Start of Given passage

Already 2 of our recent Instagram posts are the most liked in Chipotle history. Overall, we're going to be a much more agile, innovative and visible brand that people will talk about. Again, I'm thrilled to be part of Chipotle. We've made a ton of progress in the last few months, but the best is yet to come. Brian, back over to you.
Thanks, Chris. We expect that all of these initiatives across marketing, digital, consumer access, menu, analytics and operations combined will create a flywheel that can drive transactions to accelerate our growth. To put it another way, we will amplify our unique positioning. Real ingredients, real cooking, real opportunity and now through our new strategy, Real Performance. I'll turn it over to Jack now to discuss the short term financial implications of the restructuring we are undertaking to execute on and align behind the strategy that will unlock our brand's potential.

End of Given passage

● Exercise directions
In the Chipotle remarks above, what phrase does Brian give to complete the list "Real ingredients, real cooking, real opportunity"? Please answer briefly.

Start of Provided information

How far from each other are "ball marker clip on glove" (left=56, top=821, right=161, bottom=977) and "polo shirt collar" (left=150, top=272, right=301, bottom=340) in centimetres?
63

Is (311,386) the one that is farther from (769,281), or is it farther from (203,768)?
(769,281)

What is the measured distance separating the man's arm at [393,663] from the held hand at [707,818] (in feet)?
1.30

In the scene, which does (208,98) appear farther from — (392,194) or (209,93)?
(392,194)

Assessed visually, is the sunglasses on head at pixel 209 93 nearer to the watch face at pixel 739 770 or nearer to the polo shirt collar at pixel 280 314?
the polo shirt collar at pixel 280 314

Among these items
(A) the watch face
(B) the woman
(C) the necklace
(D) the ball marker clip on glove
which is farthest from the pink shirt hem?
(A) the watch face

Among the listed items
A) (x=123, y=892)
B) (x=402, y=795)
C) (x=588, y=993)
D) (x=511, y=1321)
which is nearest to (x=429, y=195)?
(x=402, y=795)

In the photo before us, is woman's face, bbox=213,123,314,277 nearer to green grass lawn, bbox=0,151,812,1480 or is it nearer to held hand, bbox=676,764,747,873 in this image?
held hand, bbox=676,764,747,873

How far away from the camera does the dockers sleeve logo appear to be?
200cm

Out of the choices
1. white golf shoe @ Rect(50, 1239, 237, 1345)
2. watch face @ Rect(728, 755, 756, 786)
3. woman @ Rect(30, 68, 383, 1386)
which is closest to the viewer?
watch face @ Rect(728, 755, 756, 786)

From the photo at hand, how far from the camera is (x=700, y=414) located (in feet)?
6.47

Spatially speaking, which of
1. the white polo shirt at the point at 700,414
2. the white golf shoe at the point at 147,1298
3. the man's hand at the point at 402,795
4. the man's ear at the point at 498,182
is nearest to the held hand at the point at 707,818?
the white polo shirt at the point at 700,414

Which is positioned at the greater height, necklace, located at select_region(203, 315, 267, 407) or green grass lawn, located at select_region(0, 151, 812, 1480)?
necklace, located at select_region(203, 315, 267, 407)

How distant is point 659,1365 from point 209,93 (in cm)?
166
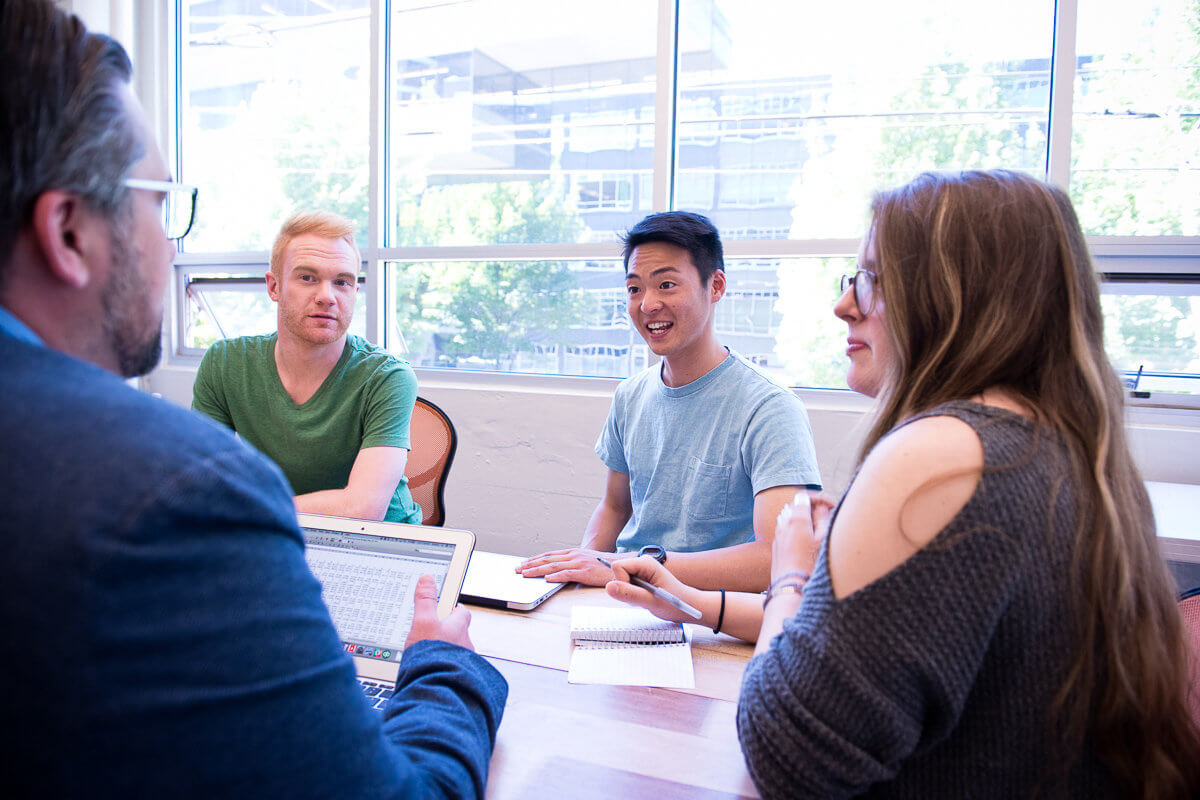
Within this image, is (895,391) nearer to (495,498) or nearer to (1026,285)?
(1026,285)

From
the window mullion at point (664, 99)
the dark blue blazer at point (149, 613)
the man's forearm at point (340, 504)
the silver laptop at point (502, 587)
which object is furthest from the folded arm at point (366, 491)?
the window mullion at point (664, 99)

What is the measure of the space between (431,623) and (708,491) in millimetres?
1012

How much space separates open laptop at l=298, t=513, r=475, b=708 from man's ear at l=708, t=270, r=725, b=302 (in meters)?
1.15

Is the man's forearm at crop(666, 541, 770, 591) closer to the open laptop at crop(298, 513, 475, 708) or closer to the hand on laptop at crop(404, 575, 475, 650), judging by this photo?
the open laptop at crop(298, 513, 475, 708)

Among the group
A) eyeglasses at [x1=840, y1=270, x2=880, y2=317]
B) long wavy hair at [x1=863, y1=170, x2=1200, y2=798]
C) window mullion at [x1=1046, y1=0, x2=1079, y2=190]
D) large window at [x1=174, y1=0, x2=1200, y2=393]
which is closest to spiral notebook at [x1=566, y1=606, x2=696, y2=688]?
long wavy hair at [x1=863, y1=170, x2=1200, y2=798]

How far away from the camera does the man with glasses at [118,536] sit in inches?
18.5

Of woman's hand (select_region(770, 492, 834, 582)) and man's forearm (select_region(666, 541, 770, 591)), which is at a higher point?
woman's hand (select_region(770, 492, 834, 582))

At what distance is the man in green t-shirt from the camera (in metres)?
1.91

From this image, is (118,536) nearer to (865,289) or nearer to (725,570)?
(865,289)

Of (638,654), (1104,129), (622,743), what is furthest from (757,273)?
(622,743)

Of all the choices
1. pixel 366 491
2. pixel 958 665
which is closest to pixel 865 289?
pixel 958 665

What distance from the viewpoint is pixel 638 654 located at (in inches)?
47.6

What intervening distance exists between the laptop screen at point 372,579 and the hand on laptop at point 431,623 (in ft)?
0.52

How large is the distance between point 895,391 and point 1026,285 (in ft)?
0.62
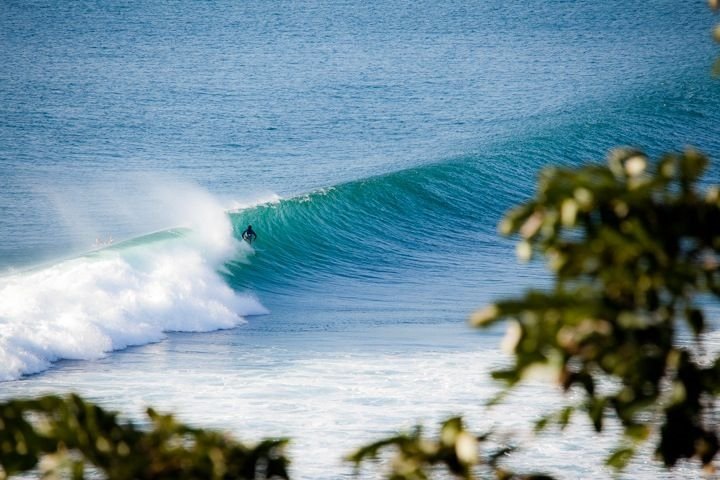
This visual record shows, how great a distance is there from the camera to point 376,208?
85.3 ft

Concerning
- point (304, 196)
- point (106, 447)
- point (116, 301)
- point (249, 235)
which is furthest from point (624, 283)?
point (304, 196)

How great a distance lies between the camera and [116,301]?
1669cm

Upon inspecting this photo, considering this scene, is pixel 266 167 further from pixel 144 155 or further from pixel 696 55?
pixel 696 55

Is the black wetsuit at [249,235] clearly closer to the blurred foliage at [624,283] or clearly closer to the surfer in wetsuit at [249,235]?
Answer: the surfer in wetsuit at [249,235]

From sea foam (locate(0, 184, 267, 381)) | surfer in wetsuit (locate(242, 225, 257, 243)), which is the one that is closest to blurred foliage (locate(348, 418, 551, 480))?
sea foam (locate(0, 184, 267, 381))

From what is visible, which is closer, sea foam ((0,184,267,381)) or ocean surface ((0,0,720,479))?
ocean surface ((0,0,720,479))

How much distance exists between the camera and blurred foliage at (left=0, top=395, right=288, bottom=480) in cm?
213

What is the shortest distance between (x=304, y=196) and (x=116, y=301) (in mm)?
9468

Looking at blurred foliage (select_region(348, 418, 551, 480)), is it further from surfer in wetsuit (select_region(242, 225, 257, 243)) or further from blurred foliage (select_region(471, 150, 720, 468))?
surfer in wetsuit (select_region(242, 225, 257, 243))

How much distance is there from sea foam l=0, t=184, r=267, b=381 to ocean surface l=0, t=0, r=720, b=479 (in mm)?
45

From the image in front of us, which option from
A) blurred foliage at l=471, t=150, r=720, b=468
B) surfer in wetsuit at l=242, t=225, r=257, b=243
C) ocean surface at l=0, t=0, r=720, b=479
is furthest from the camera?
surfer in wetsuit at l=242, t=225, r=257, b=243

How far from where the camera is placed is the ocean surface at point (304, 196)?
12.2m

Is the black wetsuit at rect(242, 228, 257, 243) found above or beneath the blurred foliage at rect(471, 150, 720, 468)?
above

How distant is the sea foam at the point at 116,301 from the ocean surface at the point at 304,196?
5cm
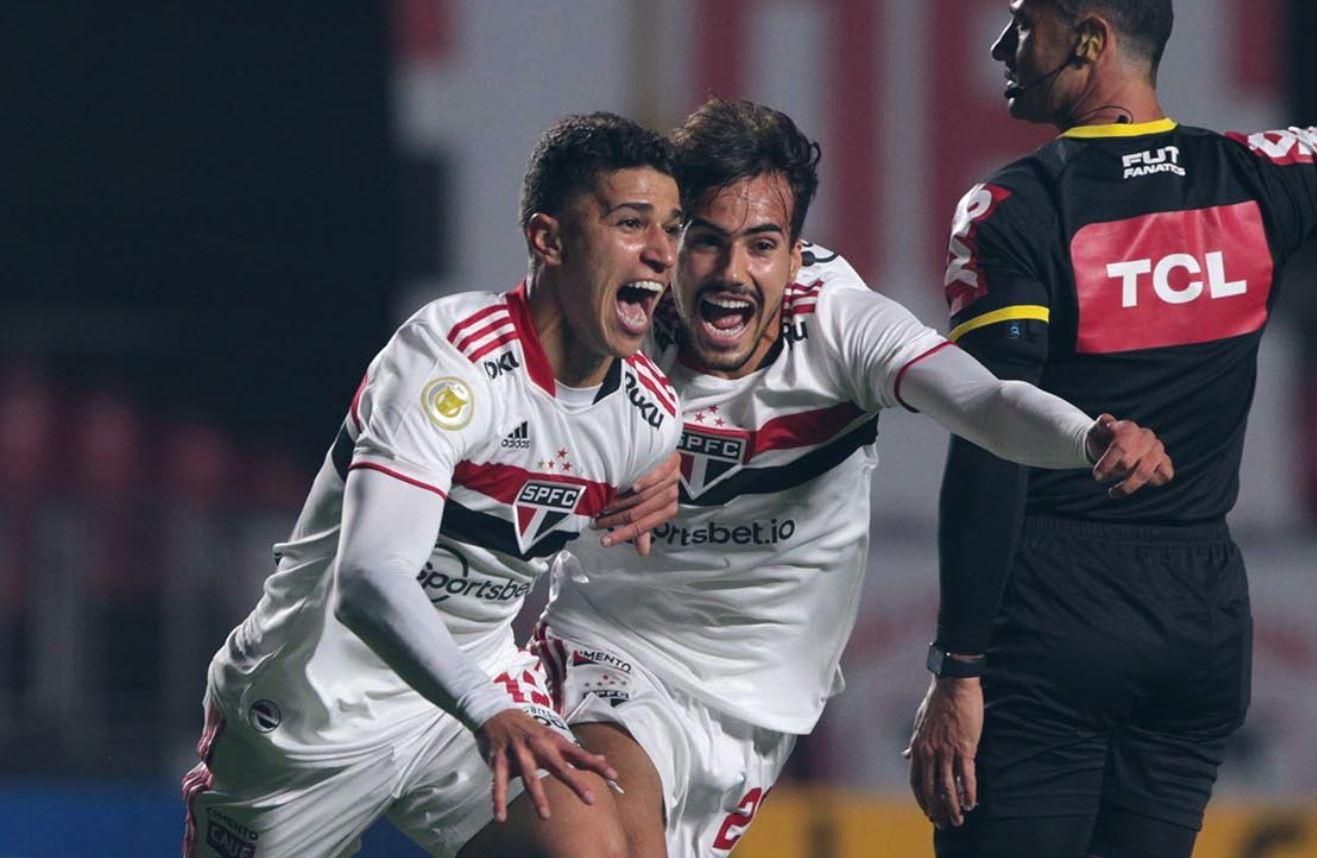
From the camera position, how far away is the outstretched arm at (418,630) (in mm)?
2771

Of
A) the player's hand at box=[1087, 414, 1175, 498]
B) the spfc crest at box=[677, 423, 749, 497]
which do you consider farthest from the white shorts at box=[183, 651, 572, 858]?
the player's hand at box=[1087, 414, 1175, 498]

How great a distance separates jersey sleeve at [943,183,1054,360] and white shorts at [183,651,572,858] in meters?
0.88

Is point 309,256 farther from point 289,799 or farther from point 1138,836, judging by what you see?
point 1138,836

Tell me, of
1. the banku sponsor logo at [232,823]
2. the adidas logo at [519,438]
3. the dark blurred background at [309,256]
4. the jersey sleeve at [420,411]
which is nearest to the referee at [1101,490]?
the adidas logo at [519,438]

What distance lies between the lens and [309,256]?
8164 mm

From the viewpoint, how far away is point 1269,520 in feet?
24.1

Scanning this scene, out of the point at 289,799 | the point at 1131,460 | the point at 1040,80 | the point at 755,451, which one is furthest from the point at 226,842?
the point at 1040,80

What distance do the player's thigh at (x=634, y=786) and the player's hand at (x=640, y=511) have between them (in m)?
0.31

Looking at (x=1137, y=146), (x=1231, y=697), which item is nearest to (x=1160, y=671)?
(x=1231, y=697)

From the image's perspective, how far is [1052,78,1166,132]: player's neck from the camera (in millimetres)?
3553

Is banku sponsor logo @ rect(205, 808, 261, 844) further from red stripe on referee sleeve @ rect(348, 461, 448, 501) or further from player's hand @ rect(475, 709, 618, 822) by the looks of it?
player's hand @ rect(475, 709, 618, 822)

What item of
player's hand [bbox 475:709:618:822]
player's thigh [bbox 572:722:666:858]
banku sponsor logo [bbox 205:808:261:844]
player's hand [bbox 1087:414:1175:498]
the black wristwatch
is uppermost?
player's hand [bbox 1087:414:1175:498]

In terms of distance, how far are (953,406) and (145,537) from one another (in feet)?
15.5

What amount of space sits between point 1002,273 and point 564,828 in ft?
3.39
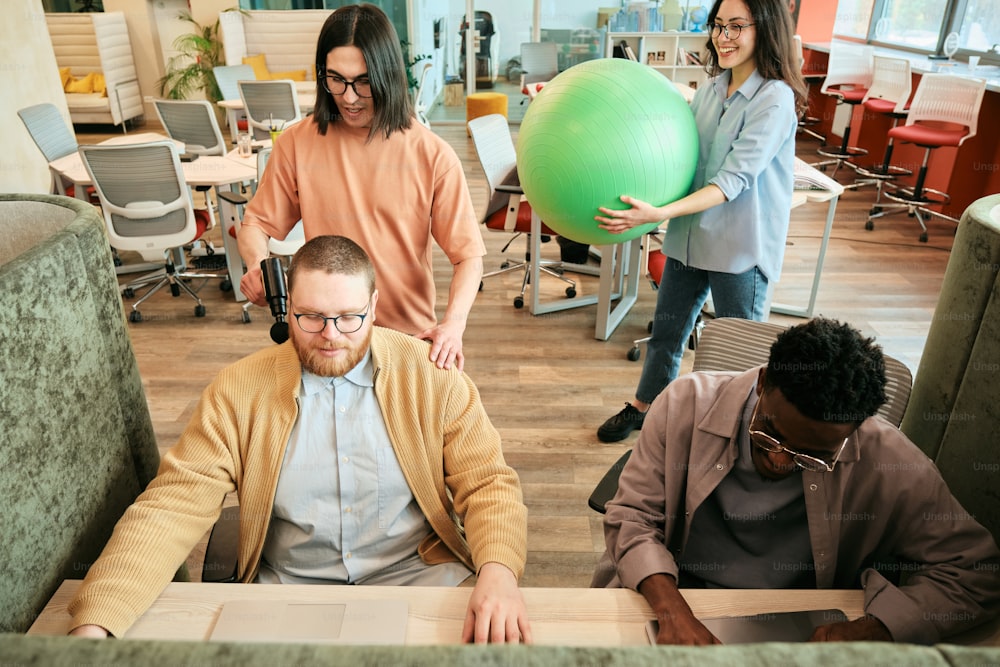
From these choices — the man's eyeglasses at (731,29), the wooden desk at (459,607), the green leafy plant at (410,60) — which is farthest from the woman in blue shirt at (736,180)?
the green leafy plant at (410,60)

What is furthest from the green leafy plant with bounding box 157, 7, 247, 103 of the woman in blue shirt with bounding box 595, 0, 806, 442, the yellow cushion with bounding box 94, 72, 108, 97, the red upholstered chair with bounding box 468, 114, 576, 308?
the woman in blue shirt with bounding box 595, 0, 806, 442

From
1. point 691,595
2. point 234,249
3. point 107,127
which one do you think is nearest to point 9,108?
point 234,249

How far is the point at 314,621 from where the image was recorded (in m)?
1.17

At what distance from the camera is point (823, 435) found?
1.23 m

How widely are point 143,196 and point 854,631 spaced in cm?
420

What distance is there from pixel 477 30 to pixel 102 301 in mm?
8884

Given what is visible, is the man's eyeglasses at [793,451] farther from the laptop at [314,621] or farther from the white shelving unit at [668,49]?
the white shelving unit at [668,49]

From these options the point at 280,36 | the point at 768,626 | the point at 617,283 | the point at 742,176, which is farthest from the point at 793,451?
the point at 280,36

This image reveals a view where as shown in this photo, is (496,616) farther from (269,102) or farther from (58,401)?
(269,102)

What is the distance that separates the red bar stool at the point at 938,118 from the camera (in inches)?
208

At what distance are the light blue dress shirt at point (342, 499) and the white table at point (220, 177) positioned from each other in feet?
10.5

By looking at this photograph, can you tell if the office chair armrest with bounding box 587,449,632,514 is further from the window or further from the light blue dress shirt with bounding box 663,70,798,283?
the window

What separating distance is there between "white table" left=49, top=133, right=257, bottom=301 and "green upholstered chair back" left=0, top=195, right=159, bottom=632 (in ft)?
10.3

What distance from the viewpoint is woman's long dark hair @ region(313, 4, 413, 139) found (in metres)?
1.68
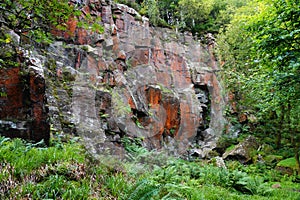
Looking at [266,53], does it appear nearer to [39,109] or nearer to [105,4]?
[39,109]

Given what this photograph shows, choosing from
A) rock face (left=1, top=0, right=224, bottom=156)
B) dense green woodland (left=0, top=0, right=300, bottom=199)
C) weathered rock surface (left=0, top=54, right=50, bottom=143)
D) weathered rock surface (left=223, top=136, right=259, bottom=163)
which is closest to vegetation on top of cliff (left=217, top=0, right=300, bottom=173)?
dense green woodland (left=0, top=0, right=300, bottom=199)

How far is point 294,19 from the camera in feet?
16.3

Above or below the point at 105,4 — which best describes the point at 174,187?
below

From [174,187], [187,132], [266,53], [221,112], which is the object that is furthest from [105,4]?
[174,187]

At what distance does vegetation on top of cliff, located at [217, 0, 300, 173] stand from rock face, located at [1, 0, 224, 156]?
91.6 inches

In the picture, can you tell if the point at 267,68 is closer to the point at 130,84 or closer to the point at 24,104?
the point at 24,104

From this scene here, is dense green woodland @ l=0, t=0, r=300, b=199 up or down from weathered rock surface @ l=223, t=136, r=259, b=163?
up

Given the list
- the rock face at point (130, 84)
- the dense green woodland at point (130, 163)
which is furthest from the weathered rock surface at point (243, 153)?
the rock face at point (130, 84)

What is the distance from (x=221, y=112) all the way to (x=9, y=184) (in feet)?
57.3

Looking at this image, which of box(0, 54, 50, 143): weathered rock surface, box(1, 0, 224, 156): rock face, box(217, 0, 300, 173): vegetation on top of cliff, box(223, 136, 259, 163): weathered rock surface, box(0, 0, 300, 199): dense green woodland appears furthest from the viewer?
box(223, 136, 259, 163): weathered rock surface

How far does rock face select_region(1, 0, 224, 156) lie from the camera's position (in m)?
9.64

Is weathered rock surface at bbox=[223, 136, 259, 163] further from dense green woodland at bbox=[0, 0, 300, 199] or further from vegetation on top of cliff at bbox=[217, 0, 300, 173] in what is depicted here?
vegetation on top of cliff at bbox=[217, 0, 300, 173]

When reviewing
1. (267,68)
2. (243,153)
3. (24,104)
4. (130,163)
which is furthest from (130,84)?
(267,68)

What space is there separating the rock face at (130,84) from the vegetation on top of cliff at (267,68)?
233 centimetres
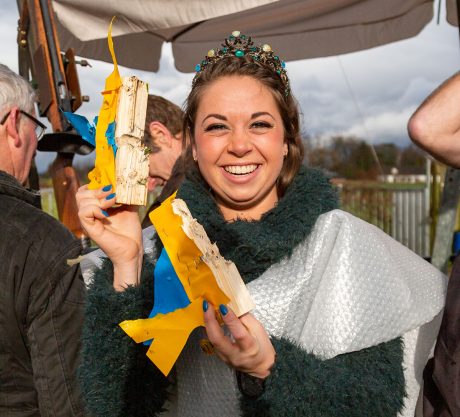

End of Provided information

● Answer
Real Performance, through the new strategy.